◆ **STATED GOAL**
Using the records below, copy out exactly the line that contains "In this picture, is" and every line that follows it, up to and including the last, and no others.

◆ **DATA IN THIS EXERCISE**
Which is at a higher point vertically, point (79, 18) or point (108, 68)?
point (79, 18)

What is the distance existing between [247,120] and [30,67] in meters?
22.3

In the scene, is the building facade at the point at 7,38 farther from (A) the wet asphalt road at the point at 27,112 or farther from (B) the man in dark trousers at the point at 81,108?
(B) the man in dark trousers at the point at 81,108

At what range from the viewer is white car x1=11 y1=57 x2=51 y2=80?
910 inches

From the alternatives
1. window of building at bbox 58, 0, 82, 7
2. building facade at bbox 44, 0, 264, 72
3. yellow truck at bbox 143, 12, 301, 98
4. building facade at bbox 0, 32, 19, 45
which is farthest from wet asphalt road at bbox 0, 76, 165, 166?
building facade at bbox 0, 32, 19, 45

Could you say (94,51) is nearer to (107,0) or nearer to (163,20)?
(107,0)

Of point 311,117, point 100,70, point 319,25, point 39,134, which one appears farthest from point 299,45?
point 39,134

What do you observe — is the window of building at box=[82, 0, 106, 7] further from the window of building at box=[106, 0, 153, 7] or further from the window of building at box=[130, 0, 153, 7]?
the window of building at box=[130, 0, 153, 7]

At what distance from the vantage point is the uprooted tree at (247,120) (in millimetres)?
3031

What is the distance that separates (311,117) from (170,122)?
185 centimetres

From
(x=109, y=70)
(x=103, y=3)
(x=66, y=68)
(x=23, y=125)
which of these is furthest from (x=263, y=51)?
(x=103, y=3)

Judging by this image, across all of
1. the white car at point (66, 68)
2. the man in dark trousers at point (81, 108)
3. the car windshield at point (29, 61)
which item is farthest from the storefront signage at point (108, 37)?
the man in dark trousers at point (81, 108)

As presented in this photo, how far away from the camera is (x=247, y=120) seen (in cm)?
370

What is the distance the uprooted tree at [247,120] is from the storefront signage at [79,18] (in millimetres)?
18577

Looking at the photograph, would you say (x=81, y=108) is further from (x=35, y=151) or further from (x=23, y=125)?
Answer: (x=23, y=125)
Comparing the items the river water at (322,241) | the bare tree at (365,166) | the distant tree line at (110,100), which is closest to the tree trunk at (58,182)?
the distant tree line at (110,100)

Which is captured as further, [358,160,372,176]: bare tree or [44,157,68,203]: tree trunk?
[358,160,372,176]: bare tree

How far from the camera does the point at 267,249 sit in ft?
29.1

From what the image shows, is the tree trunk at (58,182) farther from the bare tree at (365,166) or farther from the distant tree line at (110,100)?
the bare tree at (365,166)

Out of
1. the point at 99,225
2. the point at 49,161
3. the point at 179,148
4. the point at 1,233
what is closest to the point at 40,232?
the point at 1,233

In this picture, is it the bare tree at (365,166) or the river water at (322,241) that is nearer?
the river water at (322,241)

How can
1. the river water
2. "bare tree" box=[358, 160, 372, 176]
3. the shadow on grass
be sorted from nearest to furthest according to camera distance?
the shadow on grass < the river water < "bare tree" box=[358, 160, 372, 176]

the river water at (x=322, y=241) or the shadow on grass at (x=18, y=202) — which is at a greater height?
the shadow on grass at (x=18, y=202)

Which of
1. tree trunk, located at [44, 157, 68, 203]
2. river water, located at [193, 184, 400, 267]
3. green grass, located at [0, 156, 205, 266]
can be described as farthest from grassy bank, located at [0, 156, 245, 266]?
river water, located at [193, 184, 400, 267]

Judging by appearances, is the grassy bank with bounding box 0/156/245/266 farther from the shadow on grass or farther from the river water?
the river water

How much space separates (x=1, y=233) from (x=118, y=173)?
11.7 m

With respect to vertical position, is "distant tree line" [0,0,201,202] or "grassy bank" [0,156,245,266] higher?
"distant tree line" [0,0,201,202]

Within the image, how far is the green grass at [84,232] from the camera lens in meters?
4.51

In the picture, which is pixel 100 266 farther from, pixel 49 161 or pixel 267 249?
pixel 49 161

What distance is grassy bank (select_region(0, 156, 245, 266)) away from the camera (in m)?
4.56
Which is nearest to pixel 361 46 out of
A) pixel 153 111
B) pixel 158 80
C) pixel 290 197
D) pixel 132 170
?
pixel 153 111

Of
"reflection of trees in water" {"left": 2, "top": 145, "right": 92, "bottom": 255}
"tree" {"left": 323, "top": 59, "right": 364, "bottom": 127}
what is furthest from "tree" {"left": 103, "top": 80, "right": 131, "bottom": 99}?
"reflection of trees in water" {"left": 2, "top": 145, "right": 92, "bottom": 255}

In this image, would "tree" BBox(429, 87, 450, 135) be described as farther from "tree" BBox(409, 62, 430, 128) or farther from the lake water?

◆ **SOLUTION FOR THIS TASK**
In this picture, is it the bare tree at (365,166) or the river water at (322,241) that is nearer?
the river water at (322,241)

How can
1. the river water
2. "bare tree" box=[358, 160, 372, 176]
3. the shadow on grass
be sorted from nearest to furthest according to camera distance?
the shadow on grass < the river water < "bare tree" box=[358, 160, 372, 176]

the river water at (x=322, y=241) or the shadow on grass at (x=18, y=202) — which is at a greater height?
the shadow on grass at (x=18, y=202)

Which of
1. tree trunk, located at [44, 157, 68, 203]
2. river water, located at [193, 184, 400, 267]
3. green grass, located at [0, 156, 205, 266]
can be described as farthest from grassy bank, located at [0, 156, 245, 266]?
river water, located at [193, 184, 400, 267]

Judging by appearances, is the grassy bank with bounding box 0/156/245/266 farther from the shadow on grass or farther from the river water?
the river water

How much space separates (x=1, y=233) from (x=118, y=173)?
11.7 m

With respect to vertical position, is "distant tree line" [0,0,201,202] or "grassy bank" [0,156,245,266] higher?
"distant tree line" [0,0,201,202]

Within the image, how far is the green grass at [84,232] from the camera lens in meters?
4.51

In the picture, which is pixel 100 266 farther from, pixel 49 161 or pixel 267 249?
pixel 49 161

What distance is grassy bank (select_region(0, 156, 245, 266)) away from the camera (in m)?
4.56
Which is nearest to pixel 361 46 out of
A) pixel 153 111
B) pixel 158 80
C) pixel 290 197
D) pixel 132 170
?
pixel 153 111

Of
"reflection of trees in water" {"left": 2, "top": 145, "right": 92, "bottom": 255}
"tree" {"left": 323, "top": 59, "right": 364, "bottom": 127}
what is furthest from "tree" {"left": 103, "top": 80, "right": 131, "bottom": 99}?
"reflection of trees in water" {"left": 2, "top": 145, "right": 92, "bottom": 255}

In this image, would "tree" BBox(429, 87, 450, 135) be described as farther from "tree" BBox(409, 62, 430, 128) or farther from the lake water?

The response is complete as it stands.